According to the ministry, a tarmac for the Osprey will be constructed to the western side of Saga Airport from fiscal 2016 to 2018.

It has yet to be decided how many of the 24 Osprey at the Futenma base would be stationed at the airport.

Apart from the U.S. Osprey, the central government intends to deploy at the airport 17 Osprey that Japan’s Self-Defense Forces will introduce in the next five years.

The request for the use of Saga Airport, which appeared to have emerged out of nowhere, suggests that the administration wants to ensure the re-election of Nakaima, who has cooperated with the central government over the Futenma relocation.

Nakaima’s defeat would deliver an additional blow to the administration after a candidate it supported lost in the Shiga gubernatorial election on July 13.

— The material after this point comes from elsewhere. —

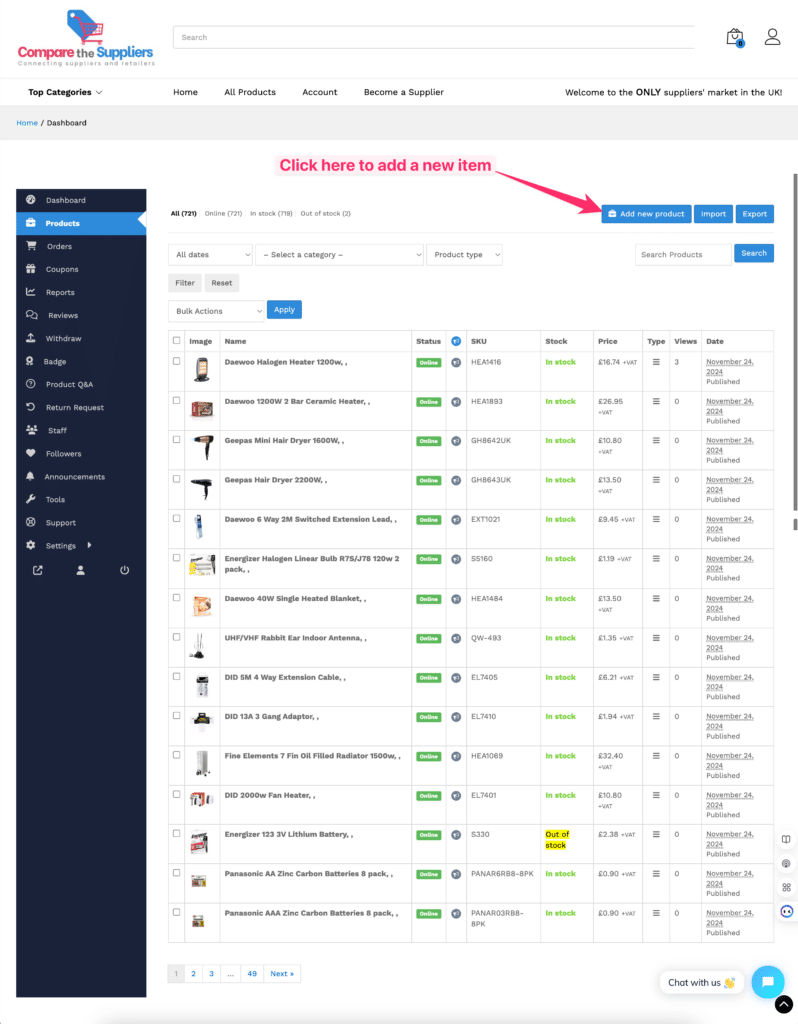 supplier-dashboard-product-screen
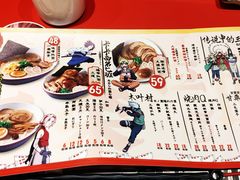 菜单-火影忍者一乐拉面(环球港店)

Another loss could seriously undermine the power base of the administration of Prime Minister Shinzo Abe.

In the Okinawa governor's race, Nakaima, who accepted the relocation of the Futenma base to Nago, is expected to be pitted against Takeshi Onaga, mayor of Naha, who is opposed to the relocation within the prefecture.

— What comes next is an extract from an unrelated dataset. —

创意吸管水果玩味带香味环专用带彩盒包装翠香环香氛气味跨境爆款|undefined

Nakaima has called for a halt to the operation of the Futenma base within five years.

However, he trails Onaga by a large margin, according to a survey by the ruling Liberal Democratic Party.

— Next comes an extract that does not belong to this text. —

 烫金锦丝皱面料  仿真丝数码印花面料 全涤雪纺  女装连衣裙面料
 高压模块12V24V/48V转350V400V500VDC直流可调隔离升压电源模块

If a candidate who is opposed to the relocation of Futenma within Okinawa Prefecture wins, the administration could end up in deep water.

The relocation of Futenma to Nago, which the government has worked on since 1999, would “become effectively impossible,” according to a senior Defense Ministry official.

At a July 22 news conference, Chief Cabinet Secretary Yoshihide Suga, in an effort to appeal to Okinawa voters, stressed that the central government’s recent move is aimed at reducing Okinawa’s burden.

“More than 70 percent of U.S. bases in Japan are concentrated in Okinawa, and the U.S. military has served as a deterrent force for Japan,” he said. “Japan should do all it can on the mainland to ease the burden for Okinawa.”

According to a senior official with the ministry, Suga and a limited number of politicians as well as bureaucrats have worked on the plan to use Saga Airport for stationing Osprey.

Some sources said the administration picked Saga Airport to take advantage of its financial difficulties. The prefectural government painted a rosy picture for its future before the 1998 opening, forecasting 808,000 users annually in 2005.

But the highest number was 372,010 in 2013.

The government is considering providing grants to Saga Prefecture under a new setup to help localities in a burden-sharing effort with regard to U.S. bases.

A possible stumbling block for the Saga prefectural government is its pact with local fishermen’s cooperatives in 1990 about the construction of the airport.

The pact states: “The prefectural government has no intention of sharing Saga Airport with the SDF.”

The deployment of the U.S. Marine’s Osprey aircraft is expected to draw more fire in the prefecture due to reports on the crimes committed by American servicemen on Okinawa, in addition to noise and the aircraft’s patchy safety record.

Some locals have already blasted the proposed deployment of SDF Osprey at the airport.

“I am concerned about the deployment because of crimes by U.S. military personnel,” said a 53-year-old fisherman whose home is 3 kilometers from Saga Airport.

But he said he will find it hard to say no since the central government is pushing the idea to reduce Okinawa’s burden.

The central government has not discussed how many U.S. troops will be shifted to Saga Prefecture.